Il suicidio di Robert Enke è l’ennesimo tributo che il mondo dello sport paga alla depressione. Dal ciclista Luis Ocana, vincitore della Vuelta 1970, al capitano della Roma del secondo scudetto Agostino di Bartolomei, passando per i portieri Lester Morgan e Tim Carter. Senza dimenticare le misteriose morti di Frank Vandenbroucke e Marco Pantani, due tra i talenti più cristallini che gli amanti del pedale ricordino.

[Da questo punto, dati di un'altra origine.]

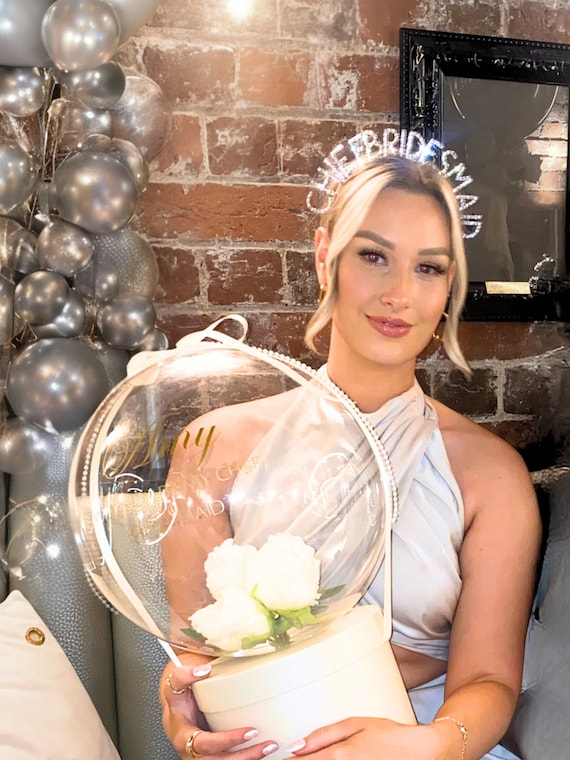 Chief bridesmaid hotsell gift to bride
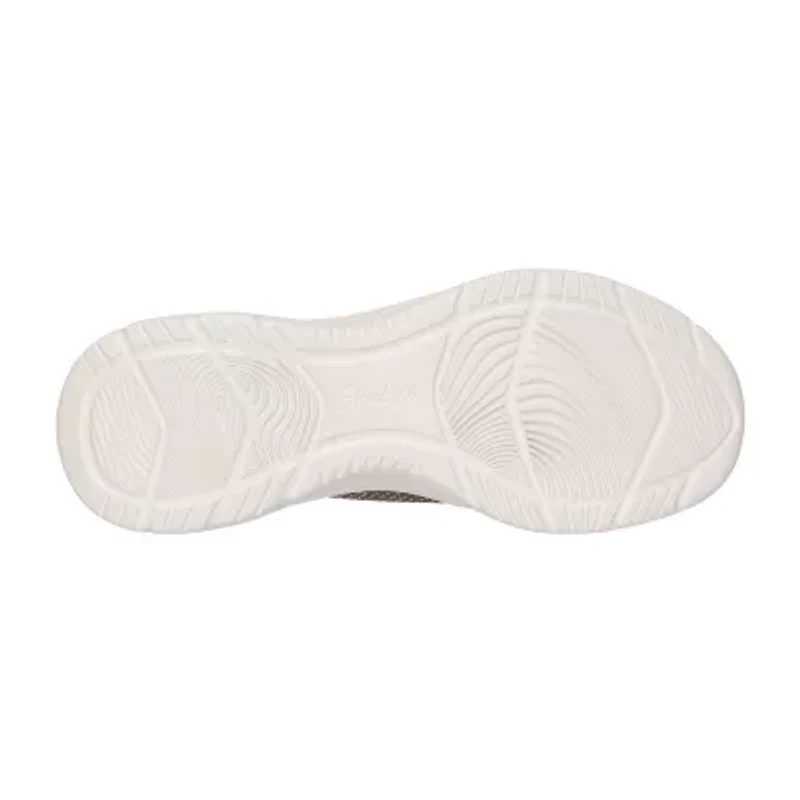 Skechers Hands Free Slip-Ins Martha Stewart Bedford Genuine Gem Womens Slip-On Walking Shoes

Come in ogni ambiente, è possibile trovare casi di depressione anche nello sport. Gli stadi più avanzati portano all’impossibilità di assolvere alle comuni attività quotidiane come alzarsi dal letto, lavarsi, uscire di casa. Il segnale più preoccupante per gli sportivi è l’assenza dalle competizioni. Prima di arrivare a questo stadio di avanzamento del fenomeno, possono trascorrere anche settimane o mesi, durante i quali iniziano a presentarsi i primi segnali di sofferenza. L’atleta professionista vive del suo sport e tutto gli sembra essere legato alla sua attività. La propria autostima dipende in gran parte dai risultati che riesce ad ottenere.
Se nella crescita personale dell’atleta non è avvenuta una maturazione tale da potergli permettere di affrontare e gestire situazioni complesse, il rischio di vivere un episodio depressivo aumenta.
È possibile prevenire la depressione negli sportivi? Non ci sono risposte univoche a questo quesito, ma un’opera di prevenzione appare comunque possibile. Considerare l’atleta come uomo prima ancora che come atleta e prestare attenzione a tutti i suoi bisogni, non solo a quelli sportivi, sembra la strada giusta da seguire per evitare il peggio. Ma chi oggi ruota attorno ai professionisti dello sport è quasi sempre mosso da motivazioni economiche. Davvero in pochi sanno chi è il calciatore finiti i novanta minuti di gioco o il ciclista una volta sceso dal sellino. E, una volta che la situazione è compromessa, i farmaci non bastano a scongiurare il pericolo. C’è bisogno di un adeguato trattamento psicoterapico. Per evitare che il mondo dello sport si trovi spiazzato e ferito di fronte all’ennesima morte di uno dei suoi protagonisti.